Topping the October 2105 Library Reads is yet another debut - City on Fire * * * by Garth Risk Hallberg, praised by early reviewers from being a "very-damn-good American novel"; "(an) epic tale - both a compelling mystery and a literary tour de force"; to "maniacally detailed, exhaustingly clever", and always "highly entertaining". Don't wait to reserve this one.

The titular city is, of course New York, in the "exquisitely grungy" mid-1970s, where musicians, writers, and power brokers connect, often in the most astonishing ways. The mystery is who shot fanzine writer and hanger-on in the Manhattan punk scene Sam(antha) Cicciaro in Central Park on New Year's Eve 1976, and why. Clinging to life, Sam (who is central to several of the plot threads) was found by Mercer Goodman, an intelligent young black man from Georgia, who was William Hamilton-Sweeney's lover, a musician and heroin addict and the estranged son of a banking titan.

Meanwhile, remnants of the band William once belonged to have holed up on Manhattan's Lower East Side and are plotting some kind of a revolution, possibly violent.
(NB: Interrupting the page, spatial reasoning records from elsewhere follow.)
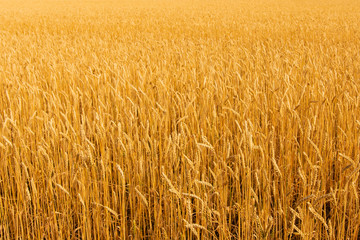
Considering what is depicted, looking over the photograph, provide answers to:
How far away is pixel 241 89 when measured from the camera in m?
2.40

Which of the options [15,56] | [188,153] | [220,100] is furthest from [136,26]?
[188,153]

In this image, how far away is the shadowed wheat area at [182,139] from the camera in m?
1.15

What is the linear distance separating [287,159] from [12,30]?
6374mm

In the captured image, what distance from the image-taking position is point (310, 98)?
7.02 ft

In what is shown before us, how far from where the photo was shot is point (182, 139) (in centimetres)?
137

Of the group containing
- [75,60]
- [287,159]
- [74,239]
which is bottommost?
[74,239]

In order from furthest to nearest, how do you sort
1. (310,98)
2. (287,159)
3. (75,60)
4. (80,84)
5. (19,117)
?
1. (75,60)
2. (80,84)
3. (310,98)
4. (19,117)
5. (287,159)

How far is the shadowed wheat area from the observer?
3.77 ft

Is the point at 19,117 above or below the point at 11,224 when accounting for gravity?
above

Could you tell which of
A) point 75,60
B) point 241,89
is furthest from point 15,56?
point 241,89

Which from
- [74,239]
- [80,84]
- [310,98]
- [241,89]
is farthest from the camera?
[80,84]

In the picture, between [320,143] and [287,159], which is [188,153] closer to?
[287,159]

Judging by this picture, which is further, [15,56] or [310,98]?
[15,56]

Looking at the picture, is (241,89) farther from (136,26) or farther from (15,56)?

Richard Kosgroth, a magazine journalist whose profile of Sam's father, the head of a fireworks firm, leads to suspicion that there's a bigger story to be told.
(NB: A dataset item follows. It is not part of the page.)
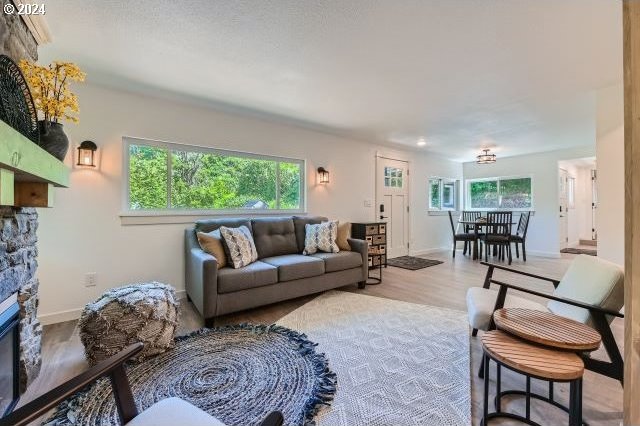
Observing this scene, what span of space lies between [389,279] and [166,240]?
2.98 metres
"Throughout, Hallberg expertly handles the multiple shifts in perspective, vibrantly portraying a specific time and place and creating memorable character...all wandering the vast, ongoing American dreamscape that is New York City."
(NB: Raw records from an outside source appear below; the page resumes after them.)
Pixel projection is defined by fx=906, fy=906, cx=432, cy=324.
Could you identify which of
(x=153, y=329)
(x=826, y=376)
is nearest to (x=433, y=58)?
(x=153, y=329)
"At times this (900-page) novel feels like a metafictional tribute to America's finest doorstop manufacturers, circa 1970 to the present: Price (street-wise cops), Wolfe (top-tier wealth), Franzen (busted families), Wallace (the seductions of drugs and pop culture), and DeLillo (the unseen forces behind everything)... an ambitious showpiece for just how much the novel can contain without busting apart." Will appeal to fans of the multiple award-winner A Visit From the Goon Squad by Jennifer Egan. Film rights sold to Scott Rudin.